From islands to continent

In May 2007, Facebook announced open api to the developer community, the event triggered the subsequent open api race: Myspace, Ning, Meebo, Zillow, LinkedIn ... everyone suddenly claims to be an open web platform.

In my opinion, this web revolution is driven by the way we want to live in the web. The current Internet landscape is basically formed by islands interconnected by ferries (hyperlinks). Some islands have very dense populations but still isolate from other islands. The objective of the site is to turn you into an islander (user acquisition), make you settled down there (user registration), and stay as long as possible (user retention), and hope you enjoy your information hunting in your lonely islander life (user demand fulfillment).

The web landscape start to morph into continent from social aspects. In social networks, you constantly interact within your social groups. Islander life becomes quite stone-aged as you maintain friends at Facebook, expand your professional network at LinkedIn, share hobby photos at Flickr, all in three isolated social groups even there is quite valuable overlap in your physical acquaintance. For your social life, you want to live in mega-cities at connected, merged, blended continents. Your identity will surpass the site identity. Your social interactions will go beyond the site boundary. Your continental social experience is the center of the universe, not the site.
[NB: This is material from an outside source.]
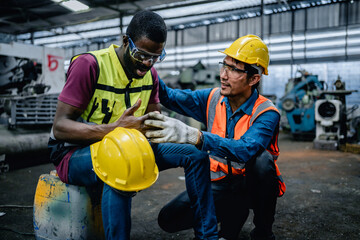 The worker suffered a finger injury, First aid support accident in the factory, Occupational Accidents, Safety first concept.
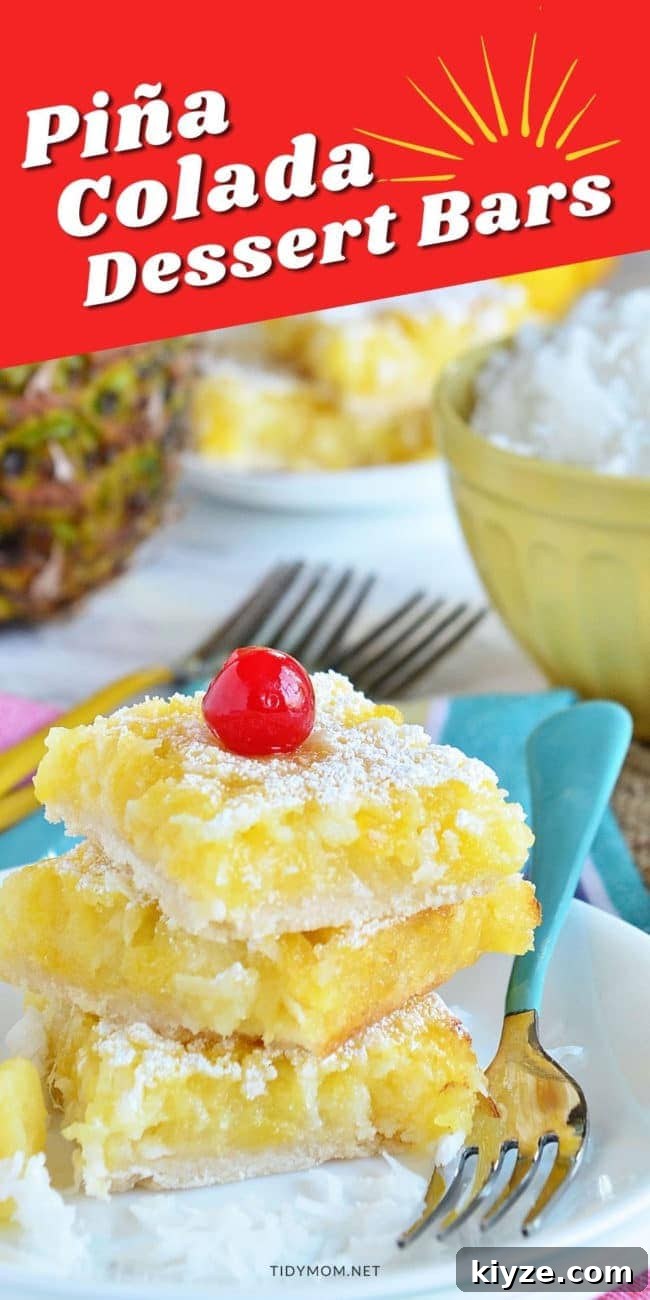 Pineapple Coconut Dessert Bars (Piña Colada) + Video 12 3 dessert bars with a cherry on top stacked on a plate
Technically, the continent construction is addressed by social app interoperability with the effort of opening up each platform. A social app mashup layer above individual platforms will deliver boundless social experience. Alternatively, recent Google's OpenSocial initiative attempts to construct bridges to interconnect the islands. Exciting technology. Regarding the practical execution, you can sense the challenge given the island analogy.